====== Passage for review ======
‘The survivors … deserve to live out the remainder of their lives in dignity’
A special report by the state comptroller published days before Israelis mark Holocaust Remembrance Day paints a shocking picture of government failure to extend help to Holocaust survivors, who are dying at the rate of 1,000 a month.
The report, issued Wednesday by State Comptroller Yosef Shapira, describes poor government coordination, a failure to use funds already budgeted, complex laws that are difficult to navigate for aging survivors — many of whom can neither use the internet nor are sufficiently proficient in Hebrew — and a complete lack of government support for survivors who arrived in Israel in the 1990s from the former Soviet Union.
“More than 70 years after the end of World War ll, survivors are living in Israel today in conditions that are not worthy or their various needs are not being met in a satisfactory way,” the comptroller wrote.
Some 158,000 survivors live in Israel, in addition to 56,000 individuals recognized as the victims of racism and anti-Semitism. Their average age is 85.
======
=== Problem statement ===
Retype the stretch of the article on Holocaust survivors from "Some 158,000 survivors" through "average age is 85.". The data after this point is separate material unrelated to the article on Holocaust survivors.
====== Dataset records ======
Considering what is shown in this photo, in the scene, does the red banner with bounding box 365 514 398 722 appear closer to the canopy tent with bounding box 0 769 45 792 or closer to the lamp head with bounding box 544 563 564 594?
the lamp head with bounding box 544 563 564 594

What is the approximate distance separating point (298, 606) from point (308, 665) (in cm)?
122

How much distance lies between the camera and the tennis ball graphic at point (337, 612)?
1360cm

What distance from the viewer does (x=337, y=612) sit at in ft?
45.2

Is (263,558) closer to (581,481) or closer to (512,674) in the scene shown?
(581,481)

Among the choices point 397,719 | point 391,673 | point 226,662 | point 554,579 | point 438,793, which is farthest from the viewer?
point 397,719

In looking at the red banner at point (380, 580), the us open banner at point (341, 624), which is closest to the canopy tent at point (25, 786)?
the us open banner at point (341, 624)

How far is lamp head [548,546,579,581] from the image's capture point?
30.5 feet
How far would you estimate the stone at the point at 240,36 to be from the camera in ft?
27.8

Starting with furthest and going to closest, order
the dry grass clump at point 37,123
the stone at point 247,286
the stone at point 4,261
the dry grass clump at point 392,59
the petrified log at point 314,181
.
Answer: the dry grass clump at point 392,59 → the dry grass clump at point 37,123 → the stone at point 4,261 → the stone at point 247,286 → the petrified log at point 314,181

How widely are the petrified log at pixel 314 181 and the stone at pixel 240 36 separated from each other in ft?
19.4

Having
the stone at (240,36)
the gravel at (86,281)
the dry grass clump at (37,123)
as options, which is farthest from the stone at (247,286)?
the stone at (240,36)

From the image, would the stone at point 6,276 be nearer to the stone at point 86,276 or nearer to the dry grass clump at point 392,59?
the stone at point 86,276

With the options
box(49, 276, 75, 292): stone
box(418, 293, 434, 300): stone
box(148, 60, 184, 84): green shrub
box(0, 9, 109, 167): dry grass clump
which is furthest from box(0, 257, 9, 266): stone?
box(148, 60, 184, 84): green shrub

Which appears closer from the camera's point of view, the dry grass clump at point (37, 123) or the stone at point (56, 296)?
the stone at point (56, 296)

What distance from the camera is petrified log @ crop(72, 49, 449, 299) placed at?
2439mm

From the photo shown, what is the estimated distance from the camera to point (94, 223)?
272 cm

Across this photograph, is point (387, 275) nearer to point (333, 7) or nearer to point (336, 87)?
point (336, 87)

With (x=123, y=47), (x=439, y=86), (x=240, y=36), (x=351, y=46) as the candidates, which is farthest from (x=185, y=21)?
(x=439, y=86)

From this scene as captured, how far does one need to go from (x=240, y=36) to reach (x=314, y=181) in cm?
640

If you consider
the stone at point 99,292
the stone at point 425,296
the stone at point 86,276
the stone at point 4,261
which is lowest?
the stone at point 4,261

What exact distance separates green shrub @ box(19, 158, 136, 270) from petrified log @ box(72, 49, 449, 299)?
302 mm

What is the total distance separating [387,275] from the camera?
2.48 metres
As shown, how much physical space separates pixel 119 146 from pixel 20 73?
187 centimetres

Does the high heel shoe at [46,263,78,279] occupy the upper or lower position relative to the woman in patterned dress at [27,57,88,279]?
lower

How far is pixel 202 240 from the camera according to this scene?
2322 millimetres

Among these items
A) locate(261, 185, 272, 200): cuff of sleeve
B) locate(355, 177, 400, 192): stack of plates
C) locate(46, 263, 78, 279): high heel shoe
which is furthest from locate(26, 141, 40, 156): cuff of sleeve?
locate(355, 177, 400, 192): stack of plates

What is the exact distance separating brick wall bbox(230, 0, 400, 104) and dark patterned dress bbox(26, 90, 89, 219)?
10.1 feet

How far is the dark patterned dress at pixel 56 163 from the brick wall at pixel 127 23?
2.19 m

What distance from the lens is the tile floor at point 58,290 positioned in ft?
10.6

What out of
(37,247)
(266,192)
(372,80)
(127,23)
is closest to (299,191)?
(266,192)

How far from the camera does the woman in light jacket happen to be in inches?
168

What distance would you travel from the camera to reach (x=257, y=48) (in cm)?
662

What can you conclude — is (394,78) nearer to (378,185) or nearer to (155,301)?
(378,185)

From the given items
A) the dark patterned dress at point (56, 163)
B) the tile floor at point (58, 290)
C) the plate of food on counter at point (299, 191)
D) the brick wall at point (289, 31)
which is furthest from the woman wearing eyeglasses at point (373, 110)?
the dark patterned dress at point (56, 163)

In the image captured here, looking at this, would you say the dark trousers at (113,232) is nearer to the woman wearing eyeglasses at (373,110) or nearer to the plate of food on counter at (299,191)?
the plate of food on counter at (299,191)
======
=== Answer box ===
Some 158,000 survivors live in Israel, in addition to 56,000 individuals recognized as the victims of racism and anti-Semitism. Their average age is 85.